El gobierno de Venezuela cobrará un impuesto de hasta 25% sobre las transacciones en dólares de bienes y servicios, que ganan cada vez más terreno ante la incontrolable devaluación del bolívar, según un decreto publicado en la Gaceta Oficial.
Como parte de una reforma tributaria aprobada el pasado miércoles por la oficialista Asamblea Constituyente, la norma fija un rango de 5% a 25% para este gravamen, que se aplicará a los “bienes y prestaciones de servicios pagados en moneda extranjera”.
El impuesto también abarcará a las transacciones con criptomonedas, exceptuando al “Petro”, que impulsa el presidente socialista Nicolás Maduro, ante las sanciones de Estados Unidos que han secado aún más las arcas estatales.
Sin embargo, la Constituyente, que rige al país con poderes absolutos, no ha ofrecido detalles sobre el mecanismo para cobrar este impuesto.

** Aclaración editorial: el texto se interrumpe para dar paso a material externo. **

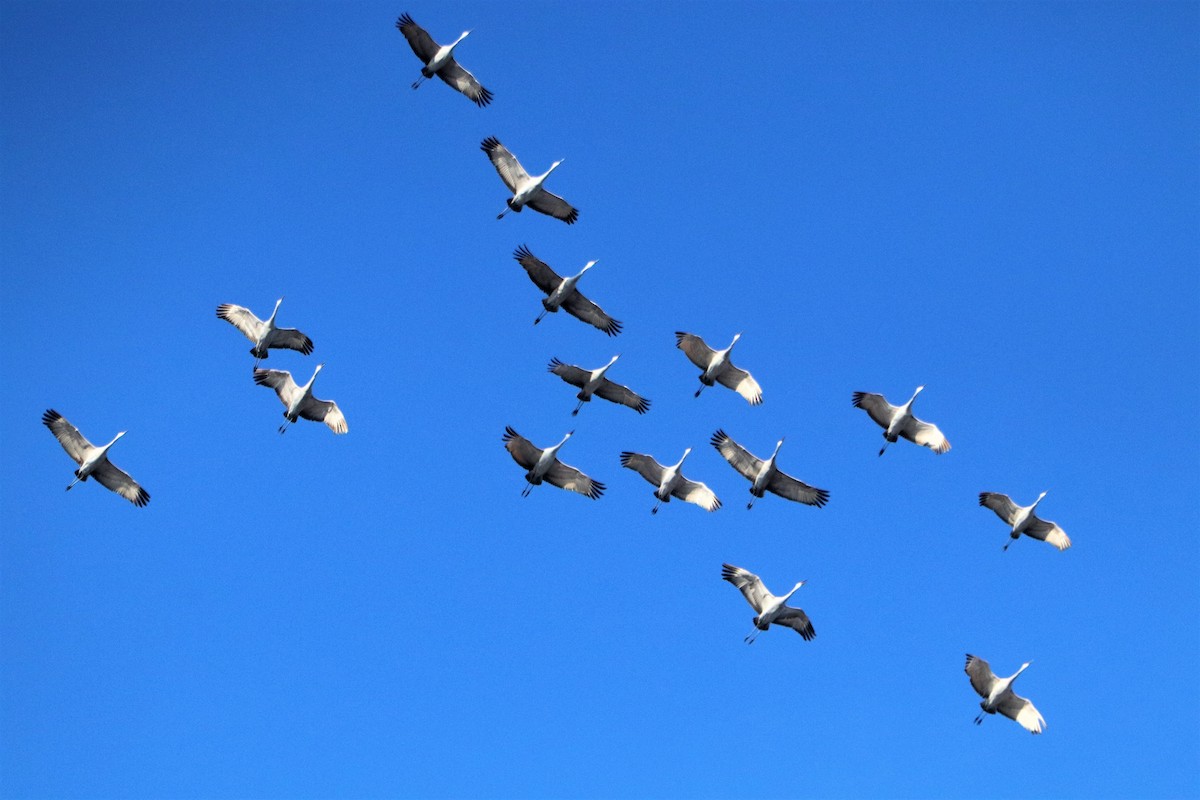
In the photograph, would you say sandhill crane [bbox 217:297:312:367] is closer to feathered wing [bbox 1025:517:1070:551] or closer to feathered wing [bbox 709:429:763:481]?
feathered wing [bbox 709:429:763:481]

Sumida en una debacle por seis años de recesión, hiperinflación y una depreciación del bolívar de 98.6% en 2019, Venezuela experimenta una dolarización informal desde hace cerca de un año. El uso del billete verde se ha extendido además en un contexto de flexibilización cambiaria, tras años de férreos controles. El 53.8% de las transacciones en el país se realizan en dólares, pero solo 15% de la población tiene acceso a la divisa y 35% sobrevive con acceso ocasional.